A call has gone out for a "digital army" within the community to help stop vandalism in their own backyard.

On the same day the Taranaki Daily News published a front page story about vandalism at East End, a burnt out rubbish bin was discovered at the skate park.

But New Plymouth District councillor Shaun Biesiek wants people to take advantage of modern technology to help dob in the hooligans.

Justice can be delivered with the quick snap of an iPhone, he said.

The app "iCouncil" allows the user to take a photo and specify the problem type and location and submit it to the council. "I used it once for a pothole," he said.

He said it is a good way for people to anonymously report vandalism in their neighbourhood.
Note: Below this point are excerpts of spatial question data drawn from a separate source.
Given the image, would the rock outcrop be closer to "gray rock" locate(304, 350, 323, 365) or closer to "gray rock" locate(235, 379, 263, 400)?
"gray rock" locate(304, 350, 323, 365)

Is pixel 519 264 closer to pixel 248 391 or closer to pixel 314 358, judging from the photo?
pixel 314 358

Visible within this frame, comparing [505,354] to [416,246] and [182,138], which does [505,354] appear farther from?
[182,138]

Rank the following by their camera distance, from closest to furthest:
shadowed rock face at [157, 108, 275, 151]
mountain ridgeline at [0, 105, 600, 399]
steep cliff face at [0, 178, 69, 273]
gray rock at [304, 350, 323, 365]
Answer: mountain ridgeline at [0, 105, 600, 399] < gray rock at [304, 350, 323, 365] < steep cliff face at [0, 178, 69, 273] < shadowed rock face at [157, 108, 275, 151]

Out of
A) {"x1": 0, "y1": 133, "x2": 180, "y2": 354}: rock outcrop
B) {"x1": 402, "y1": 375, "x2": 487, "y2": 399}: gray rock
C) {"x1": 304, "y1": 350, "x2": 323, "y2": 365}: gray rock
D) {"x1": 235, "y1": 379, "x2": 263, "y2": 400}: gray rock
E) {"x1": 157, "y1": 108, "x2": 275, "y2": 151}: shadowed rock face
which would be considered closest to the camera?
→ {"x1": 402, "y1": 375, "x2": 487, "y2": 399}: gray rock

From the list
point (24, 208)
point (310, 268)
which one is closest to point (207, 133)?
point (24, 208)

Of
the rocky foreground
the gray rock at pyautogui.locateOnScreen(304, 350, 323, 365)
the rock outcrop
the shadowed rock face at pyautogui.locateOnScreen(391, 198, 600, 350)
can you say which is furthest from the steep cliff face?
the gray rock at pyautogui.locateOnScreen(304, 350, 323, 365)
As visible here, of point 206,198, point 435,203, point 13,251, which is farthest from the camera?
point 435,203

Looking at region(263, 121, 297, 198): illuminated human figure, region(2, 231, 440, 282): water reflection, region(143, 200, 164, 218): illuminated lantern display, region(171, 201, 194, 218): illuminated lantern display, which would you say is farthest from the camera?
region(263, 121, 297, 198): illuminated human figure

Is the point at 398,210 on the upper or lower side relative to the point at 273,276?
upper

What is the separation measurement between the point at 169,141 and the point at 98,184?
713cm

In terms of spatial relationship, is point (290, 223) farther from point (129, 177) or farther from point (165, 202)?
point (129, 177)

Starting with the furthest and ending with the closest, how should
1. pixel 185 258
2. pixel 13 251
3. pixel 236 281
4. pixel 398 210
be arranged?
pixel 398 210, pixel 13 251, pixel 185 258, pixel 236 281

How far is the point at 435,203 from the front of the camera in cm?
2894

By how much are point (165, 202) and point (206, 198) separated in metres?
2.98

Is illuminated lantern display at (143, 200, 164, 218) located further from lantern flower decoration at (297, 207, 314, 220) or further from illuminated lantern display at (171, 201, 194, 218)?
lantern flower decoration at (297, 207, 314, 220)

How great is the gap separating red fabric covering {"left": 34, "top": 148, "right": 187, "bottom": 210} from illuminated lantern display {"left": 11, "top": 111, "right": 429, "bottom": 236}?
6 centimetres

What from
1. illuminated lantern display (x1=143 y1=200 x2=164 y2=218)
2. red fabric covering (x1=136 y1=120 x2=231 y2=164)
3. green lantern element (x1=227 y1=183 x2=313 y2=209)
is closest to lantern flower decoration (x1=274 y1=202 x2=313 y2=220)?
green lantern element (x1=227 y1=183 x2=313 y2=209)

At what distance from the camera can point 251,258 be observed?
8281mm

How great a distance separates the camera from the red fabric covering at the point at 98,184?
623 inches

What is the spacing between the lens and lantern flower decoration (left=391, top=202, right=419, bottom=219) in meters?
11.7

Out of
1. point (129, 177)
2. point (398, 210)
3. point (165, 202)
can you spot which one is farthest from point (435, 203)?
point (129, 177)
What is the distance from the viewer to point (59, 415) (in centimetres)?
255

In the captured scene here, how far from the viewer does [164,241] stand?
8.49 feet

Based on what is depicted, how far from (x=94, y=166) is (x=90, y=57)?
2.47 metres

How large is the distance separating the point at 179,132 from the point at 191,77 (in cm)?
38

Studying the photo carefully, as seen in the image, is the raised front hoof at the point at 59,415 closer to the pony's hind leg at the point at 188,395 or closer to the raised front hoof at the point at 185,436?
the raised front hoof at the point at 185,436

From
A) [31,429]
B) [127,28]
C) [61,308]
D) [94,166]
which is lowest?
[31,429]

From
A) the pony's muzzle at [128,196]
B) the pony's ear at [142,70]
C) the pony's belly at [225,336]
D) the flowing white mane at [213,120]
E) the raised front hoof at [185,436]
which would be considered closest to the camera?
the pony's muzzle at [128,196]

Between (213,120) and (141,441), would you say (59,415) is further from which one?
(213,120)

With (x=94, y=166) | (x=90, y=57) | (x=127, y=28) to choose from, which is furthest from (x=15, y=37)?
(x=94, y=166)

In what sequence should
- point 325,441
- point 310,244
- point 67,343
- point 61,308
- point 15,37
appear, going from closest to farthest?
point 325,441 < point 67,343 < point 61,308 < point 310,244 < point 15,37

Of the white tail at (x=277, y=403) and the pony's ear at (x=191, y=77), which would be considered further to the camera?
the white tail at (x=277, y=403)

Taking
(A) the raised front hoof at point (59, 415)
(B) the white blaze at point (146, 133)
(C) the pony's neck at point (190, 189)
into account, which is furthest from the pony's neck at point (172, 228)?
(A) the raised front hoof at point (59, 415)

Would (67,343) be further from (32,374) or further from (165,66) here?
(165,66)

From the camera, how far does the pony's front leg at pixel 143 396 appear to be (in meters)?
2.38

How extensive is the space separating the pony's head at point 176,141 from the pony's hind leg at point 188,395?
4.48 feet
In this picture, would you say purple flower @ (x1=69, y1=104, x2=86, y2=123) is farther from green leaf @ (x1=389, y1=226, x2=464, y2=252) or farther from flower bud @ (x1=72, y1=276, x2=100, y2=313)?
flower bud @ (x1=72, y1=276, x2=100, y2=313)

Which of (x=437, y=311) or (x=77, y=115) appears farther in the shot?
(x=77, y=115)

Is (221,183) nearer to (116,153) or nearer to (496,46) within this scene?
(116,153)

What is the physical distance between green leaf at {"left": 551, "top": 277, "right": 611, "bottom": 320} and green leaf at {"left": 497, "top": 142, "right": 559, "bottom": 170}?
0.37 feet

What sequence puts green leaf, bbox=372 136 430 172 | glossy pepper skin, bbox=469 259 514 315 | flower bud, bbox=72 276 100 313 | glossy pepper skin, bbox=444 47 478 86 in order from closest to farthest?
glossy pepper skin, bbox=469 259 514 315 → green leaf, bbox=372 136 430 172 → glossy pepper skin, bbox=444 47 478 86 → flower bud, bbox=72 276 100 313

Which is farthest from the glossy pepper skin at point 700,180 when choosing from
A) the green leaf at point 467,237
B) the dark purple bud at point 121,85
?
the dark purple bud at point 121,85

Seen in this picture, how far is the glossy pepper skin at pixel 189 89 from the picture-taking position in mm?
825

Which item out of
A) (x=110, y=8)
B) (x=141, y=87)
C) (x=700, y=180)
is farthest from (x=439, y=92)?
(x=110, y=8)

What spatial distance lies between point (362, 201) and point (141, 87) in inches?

"That's why they get away with these things, because people don't bother to report it," he said.

The community should get behind the cause to prevent the damage.

"We should all be concerned about this," he said.

He found a Facebook friend in council hopeful Murray Chong, who wrote that council should give people a $200 reward for dobbing in the vandals, taken from a $500 minimum fine. "You will probably get their own mates confidentially dobbing them in just to get the $200 reward," he said.

Parks programmes manager Steve McGill said the vandalism cost the council about $1000 each time the barriers are smashed at East End.

He said the cost of the damage caused over the last seven weeks was more than $10,000.

But he said installing security cameras and building more fences is not the answer.

"We don't want to get into a siege mentality," he said.

"We don't want a fortified district, it's more about the offenders."

He said more barriers would ruin the aesthetic of New Plymouth parks and reserves.

Nearby resident Judy Holdom said it was a shame people were ruining the space for others.

"We spend a lot of time down there with our grandchildren, it's just so great for everyone, you don't want people spoiling it."

Her husband, John Holdom, said he thought a security camera would fix the problem.

"There is only one way in and out of there, a camera would solve it all very easily."

But Mr McGill said the council was reluctant to install cameras due to past failures.

He said there was also the issue of privacy with residential houses nearby as the camera would have to span 360 degrees.

The council has however put in cameras at the popular park-up spot Pig Out Point, on the other side of the reserve, to combat late night gatherings of troublemakers in the area.